___ EXCERPT

November 2009 Reports

To the main

30th November 2009 (Monday)

Experiment activities:
  • System empty
  • CREAMCEs: many of them are still not publishing the GlueCESTateStatus= production causing SAM suite to fail with usual "BrokerHelper: not compatible resources"
GGUS tickets * 1 new tickets since Friday

T0 sites issues:

  • none
T1 sites issues:
  • none

27th November 2009 (Friday)

Experiment activities:
  • System almost empty (70 user jobs running at 10am this morning)
  • CREAMCEs: many of them are still not publishing the GlueCESTateStatus= production causing SAM suite to fail with usual "BrokerHelper: not compatible resources"
GGUS tickets * 0 new tickets since yesterday

T0 sites issues:

  • none
T1 sites issues:
  • SARA:upgraded consistently their storage resources fulfilling 2009 LHCb requirements. Also the VOMS unawareness issue reported at some previous meetings seems to have gone by restarting the gsidcap server. No longer a bug as originally reported?

26th November 2009 (Thursday)

Experiment activities:
  • MC09 L0HLT1 stripping of b-inclusive and c-inclusive launched and already some files available in bookkeeping
  • User analysis is the most important activity
GGUS tickets * 0 new tickets since yesterday

T0 sites issues:

  • none
T1 sites issues:
  • none

25th November 2009 (Wednesday)

______
___ DATASET CONTENT

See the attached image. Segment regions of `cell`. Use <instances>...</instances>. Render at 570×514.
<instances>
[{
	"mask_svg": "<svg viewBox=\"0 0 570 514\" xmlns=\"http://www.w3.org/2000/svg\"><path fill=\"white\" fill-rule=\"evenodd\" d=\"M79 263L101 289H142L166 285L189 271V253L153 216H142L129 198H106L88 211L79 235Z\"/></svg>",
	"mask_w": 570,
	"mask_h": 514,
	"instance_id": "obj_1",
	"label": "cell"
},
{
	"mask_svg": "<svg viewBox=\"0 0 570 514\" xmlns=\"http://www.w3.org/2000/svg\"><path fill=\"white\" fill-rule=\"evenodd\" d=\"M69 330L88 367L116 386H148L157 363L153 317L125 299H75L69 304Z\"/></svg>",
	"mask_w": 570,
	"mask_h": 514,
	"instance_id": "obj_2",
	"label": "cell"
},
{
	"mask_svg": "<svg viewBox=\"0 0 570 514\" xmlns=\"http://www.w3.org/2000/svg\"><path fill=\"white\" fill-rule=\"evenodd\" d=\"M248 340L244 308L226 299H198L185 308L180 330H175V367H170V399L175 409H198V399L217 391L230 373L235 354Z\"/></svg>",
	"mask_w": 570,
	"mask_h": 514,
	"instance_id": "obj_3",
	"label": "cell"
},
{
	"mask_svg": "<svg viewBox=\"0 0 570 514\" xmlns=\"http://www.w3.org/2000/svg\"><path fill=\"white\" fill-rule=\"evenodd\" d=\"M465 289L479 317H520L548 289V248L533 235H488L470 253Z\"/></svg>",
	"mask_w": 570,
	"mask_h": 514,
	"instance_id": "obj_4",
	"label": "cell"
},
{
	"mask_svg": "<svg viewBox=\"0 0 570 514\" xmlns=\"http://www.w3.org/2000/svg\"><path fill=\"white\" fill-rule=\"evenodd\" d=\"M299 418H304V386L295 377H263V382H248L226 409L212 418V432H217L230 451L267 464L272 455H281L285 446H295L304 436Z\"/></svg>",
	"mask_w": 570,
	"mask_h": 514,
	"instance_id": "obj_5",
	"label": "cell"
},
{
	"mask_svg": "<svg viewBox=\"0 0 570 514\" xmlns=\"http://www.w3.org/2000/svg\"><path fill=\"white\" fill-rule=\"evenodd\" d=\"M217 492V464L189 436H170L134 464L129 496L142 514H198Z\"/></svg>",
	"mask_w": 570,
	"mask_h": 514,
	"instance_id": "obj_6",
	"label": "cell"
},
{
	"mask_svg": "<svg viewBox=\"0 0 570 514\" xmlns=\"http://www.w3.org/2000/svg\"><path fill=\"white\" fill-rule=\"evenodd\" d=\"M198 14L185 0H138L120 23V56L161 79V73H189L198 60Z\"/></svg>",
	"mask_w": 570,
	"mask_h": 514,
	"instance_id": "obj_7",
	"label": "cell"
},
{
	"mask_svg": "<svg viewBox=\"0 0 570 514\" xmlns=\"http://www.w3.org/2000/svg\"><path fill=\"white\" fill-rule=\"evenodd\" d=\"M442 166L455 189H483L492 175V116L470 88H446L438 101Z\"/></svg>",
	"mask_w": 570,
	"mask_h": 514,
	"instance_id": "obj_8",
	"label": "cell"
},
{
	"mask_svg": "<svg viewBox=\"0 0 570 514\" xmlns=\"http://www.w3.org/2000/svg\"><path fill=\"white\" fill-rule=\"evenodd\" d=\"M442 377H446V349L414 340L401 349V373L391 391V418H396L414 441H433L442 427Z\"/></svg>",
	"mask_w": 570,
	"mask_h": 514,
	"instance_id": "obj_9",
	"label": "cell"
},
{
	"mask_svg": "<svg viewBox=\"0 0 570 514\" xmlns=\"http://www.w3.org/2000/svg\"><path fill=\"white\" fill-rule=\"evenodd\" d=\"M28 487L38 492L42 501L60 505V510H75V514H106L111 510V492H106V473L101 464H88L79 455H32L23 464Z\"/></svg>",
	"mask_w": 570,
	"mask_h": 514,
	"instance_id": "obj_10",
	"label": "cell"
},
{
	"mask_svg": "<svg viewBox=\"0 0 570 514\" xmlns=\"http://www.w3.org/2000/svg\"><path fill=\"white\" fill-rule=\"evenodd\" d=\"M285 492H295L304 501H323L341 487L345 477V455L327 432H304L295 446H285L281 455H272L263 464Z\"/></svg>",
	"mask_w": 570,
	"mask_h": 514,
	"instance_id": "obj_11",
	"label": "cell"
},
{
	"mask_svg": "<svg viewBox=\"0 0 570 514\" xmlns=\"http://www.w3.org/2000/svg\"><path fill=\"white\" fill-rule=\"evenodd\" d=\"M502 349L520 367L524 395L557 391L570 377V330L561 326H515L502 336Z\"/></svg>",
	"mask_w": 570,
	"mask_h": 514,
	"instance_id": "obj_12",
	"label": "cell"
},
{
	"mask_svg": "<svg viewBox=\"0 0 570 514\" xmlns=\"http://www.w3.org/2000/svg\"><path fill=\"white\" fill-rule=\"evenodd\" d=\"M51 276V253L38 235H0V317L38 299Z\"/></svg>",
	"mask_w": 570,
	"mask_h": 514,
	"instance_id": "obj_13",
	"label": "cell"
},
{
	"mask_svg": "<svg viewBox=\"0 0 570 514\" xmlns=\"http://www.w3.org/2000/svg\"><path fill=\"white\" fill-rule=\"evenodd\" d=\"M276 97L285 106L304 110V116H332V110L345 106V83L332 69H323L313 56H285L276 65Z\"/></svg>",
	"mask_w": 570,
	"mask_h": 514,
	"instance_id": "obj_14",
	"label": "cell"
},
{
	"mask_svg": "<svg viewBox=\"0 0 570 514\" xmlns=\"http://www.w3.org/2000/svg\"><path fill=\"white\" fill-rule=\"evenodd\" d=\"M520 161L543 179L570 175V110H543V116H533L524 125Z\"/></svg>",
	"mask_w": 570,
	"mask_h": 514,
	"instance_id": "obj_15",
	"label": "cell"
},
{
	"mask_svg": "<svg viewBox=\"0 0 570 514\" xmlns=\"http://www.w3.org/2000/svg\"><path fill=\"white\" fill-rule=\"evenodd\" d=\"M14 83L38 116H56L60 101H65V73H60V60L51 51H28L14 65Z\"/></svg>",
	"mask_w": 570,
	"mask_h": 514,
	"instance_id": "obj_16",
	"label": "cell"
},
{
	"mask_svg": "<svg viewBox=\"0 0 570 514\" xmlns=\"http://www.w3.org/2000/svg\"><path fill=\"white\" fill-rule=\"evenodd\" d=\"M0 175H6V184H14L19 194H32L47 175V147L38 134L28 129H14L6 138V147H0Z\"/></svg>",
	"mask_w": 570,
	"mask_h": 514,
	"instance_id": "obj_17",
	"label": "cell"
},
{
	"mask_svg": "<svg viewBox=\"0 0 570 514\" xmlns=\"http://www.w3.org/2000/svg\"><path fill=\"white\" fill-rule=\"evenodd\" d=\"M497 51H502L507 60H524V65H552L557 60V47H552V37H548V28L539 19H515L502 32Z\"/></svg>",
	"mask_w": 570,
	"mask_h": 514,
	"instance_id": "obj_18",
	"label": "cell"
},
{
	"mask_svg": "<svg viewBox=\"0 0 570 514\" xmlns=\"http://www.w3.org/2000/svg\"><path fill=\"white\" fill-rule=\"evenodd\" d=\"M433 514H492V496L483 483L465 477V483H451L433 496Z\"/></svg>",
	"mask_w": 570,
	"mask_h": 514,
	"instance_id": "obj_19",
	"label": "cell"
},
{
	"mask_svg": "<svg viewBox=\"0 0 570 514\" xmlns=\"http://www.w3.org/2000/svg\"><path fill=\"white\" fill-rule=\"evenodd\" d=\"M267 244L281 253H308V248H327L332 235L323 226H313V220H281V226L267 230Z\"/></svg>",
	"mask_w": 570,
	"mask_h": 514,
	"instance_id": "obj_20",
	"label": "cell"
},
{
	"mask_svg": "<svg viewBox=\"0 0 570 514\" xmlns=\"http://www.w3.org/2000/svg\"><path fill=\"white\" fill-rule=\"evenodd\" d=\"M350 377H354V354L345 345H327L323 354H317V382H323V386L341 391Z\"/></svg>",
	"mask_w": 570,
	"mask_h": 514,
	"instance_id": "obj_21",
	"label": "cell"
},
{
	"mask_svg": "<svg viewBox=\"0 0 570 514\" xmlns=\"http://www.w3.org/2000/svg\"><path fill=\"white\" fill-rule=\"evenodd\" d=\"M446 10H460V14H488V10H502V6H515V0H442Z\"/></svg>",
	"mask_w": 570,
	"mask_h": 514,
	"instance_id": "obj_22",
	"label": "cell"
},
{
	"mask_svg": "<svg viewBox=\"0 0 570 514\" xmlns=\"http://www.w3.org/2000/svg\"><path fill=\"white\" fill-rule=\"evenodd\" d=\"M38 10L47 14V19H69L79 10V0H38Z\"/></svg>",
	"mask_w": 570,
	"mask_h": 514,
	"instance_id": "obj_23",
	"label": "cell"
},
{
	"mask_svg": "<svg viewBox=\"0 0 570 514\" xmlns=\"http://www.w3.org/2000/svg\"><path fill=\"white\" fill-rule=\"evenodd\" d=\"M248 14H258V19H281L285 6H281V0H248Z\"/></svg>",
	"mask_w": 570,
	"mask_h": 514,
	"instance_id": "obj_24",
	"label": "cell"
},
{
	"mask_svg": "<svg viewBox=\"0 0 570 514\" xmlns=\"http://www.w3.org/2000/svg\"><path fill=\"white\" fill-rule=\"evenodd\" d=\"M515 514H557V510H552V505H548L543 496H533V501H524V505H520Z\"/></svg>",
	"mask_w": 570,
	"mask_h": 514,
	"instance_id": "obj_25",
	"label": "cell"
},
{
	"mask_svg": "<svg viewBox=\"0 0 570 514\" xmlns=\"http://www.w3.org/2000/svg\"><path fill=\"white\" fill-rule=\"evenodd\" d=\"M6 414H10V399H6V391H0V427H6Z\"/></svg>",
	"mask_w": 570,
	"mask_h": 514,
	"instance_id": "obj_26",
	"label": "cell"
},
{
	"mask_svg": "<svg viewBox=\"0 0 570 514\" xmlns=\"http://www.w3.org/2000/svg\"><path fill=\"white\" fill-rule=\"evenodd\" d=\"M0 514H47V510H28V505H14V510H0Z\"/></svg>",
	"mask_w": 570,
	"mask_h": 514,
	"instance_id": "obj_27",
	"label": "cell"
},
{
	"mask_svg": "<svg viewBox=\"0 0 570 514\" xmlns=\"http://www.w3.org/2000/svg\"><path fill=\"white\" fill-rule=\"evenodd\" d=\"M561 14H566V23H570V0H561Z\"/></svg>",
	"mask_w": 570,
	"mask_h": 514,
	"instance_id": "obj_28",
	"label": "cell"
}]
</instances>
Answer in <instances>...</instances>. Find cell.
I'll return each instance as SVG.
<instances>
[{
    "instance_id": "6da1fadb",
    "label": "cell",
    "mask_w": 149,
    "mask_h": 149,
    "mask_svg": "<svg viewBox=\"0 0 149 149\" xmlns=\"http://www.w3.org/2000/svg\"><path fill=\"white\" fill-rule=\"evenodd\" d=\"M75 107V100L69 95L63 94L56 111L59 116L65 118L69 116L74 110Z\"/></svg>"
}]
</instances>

______

REQUEST: In the November 2009 reports, list every dated day heading along with its weekday.

WORKED SOLUTION:
- 30th November 2009 (Monday)
- 27th November 2009 (Friday)
- 26th November 2009 (Thursday)
- 25th November 2009 (Wednesday)